A JRPG’ing We Will Go
The adventure begins with a brief cutscene that shows our hero, L’Arc Bright Lagoon aboard a lightship (i.e., flying ship) doing battle against the evil Feldragons. The Meridian Empire has long since battled these beasts and when it was discovered that the dragons were going to invade the Imperial land, a fleet of Lightships under the command of Prince Alf were dispatched as a way of hitting the dragons first. L’Arc is on board to help, but he quickly finds himself falling from a lightship with a wounded dragon, crashing to the ground moments later. Injured, he is saved by a Diva, a priest of North Noireism known as Ryfia. She’s the typical JRPG female role, or at least one that we’ve seen many times: highly powerful, yet, unaccustomed to battle and the world she finds herself in. Through a variety of dialogue sequences, L’Arc gets to know her and she is one of several important characters you will meet.
Within minutes, players are introduced to the battle system of ARF. The battle system is turned based and players are required to keep watch of AP, or Action Points. Each action you command your party members to take requires AP, be it attacking, casting a spell, using an item, or just waiting or moving. You can tell how much AP each action will consume from the battle menu that you use to issue these commands. Players get an advantage for attacking enemies from behind, so if you can manage to approach them as such in the game world, you will earn First Attack and you will start with full AP. Otherwise, if you are attacked from behind, players are then Ambushed and start with lower AP for the first turn.
In addition to Action Points, ARF utilizes SP and MP. Special and Magic Points are used for Excel Acts and Magic.

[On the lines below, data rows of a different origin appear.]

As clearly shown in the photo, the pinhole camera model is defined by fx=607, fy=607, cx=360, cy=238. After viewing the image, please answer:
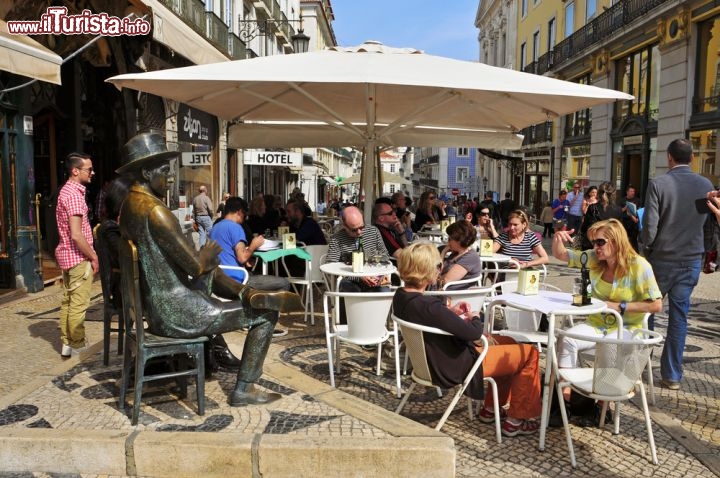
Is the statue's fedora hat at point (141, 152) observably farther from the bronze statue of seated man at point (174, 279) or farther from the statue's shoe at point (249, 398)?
the statue's shoe at point (249, 398)

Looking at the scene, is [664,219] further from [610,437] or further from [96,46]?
[96,46]

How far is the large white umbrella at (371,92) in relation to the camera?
4.59 metres

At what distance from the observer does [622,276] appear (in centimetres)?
407

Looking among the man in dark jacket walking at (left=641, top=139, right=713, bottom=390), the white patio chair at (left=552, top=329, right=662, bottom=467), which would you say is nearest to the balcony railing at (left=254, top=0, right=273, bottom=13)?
the man in dark jacket walking at (left=641, top=139, right=713, bottom=390)

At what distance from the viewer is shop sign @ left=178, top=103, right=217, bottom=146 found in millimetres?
15469

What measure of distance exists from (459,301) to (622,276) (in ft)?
3.59

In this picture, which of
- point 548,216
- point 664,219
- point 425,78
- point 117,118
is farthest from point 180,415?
point 548,216

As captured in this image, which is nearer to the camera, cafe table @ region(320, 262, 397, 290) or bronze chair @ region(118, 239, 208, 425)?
bronze chair @ region(118, 239, 208, 425)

Excel Acts are powerful, special skills that characters learn as they progress in the game, while Magic attacks include the typical offensive and defensive spells you’re probably familiar with.
The battle system also includes a handful of other features like Tandem attacks and Follow-ups. The manual explains these mechanics in great detail, much more so than the game does itself, so it’s well worth a look. Battle is a huge part of this game, and given some of the difficult encounters you will face, it’s a good idea to know what you’re getting into before it’s too late, especially considering save points are somewhat scarce.
Besides knowing the battle system really well, players can also use part of a turn to run an Analyzer over their foe to discover their weak points. NPCs will also sometimes say something if a boss is about to unleash a big attack, giving you a quick window of time to prep defenses. The best defense is often a overpowering offense though, so it’s worthwhile to partake in the numerous random battles spread out within the game world before reaching a major battle. Doing so will net you XP for your characters and weapons, as well as money to buy additional gear in the various towns you encounter. Towns offer inns to rest up and cure status effects, vendors who sell items, armories, workshops for fixing and upgrading Orbs, tailors for changing out your attire, and guilds.
The basic flow of the game has you visiting and returning to towns after exploring the world map. While exploring, you’ll encounter plenty of random battles and the people within your party will engage in conversation, at what seems to be random times, to reveal more about themselves and the plot in general. These brief, random moments of dialogue were welcomed. Dialogue sequences aren’t uncommon in this game as there are plenty of NPCs to talk to in town, but I liked that the main characters I controlled would talk to one another.
In terms of presentation, ARF is an interestingly mixed offering. Graphically, it’s definitely meant for the Wii. While there is a lot of nice color usage and some neat environments, many things look very jagged, and not just the anime-style hair, either. Animations are mostly smooth, but I encountered some framerate issues at times, too. This could pass as a Gamecube game in all honesty, but that’s what we’ve come to expect from the Wii. As for the audio, I really liked the instrumental score, it was fitting and enjoyable. The voiceovers, however, are really bad. You can tell from the opening minutes of the game, just as soon as L’Arc and Ryfia start talking. It doesn’t take long to get used to how bad the voice acting is, but it definitely doesn’t do the game any favors.
Overall, Arc Rise Fantasia is a very competent and good, if not maybe great, JRPG. It doesn’t have the hysteria surrounding it as other popular RPG/JRPGs, but, Wii-owners should give this game strong consideration if they are looking for a JRPG.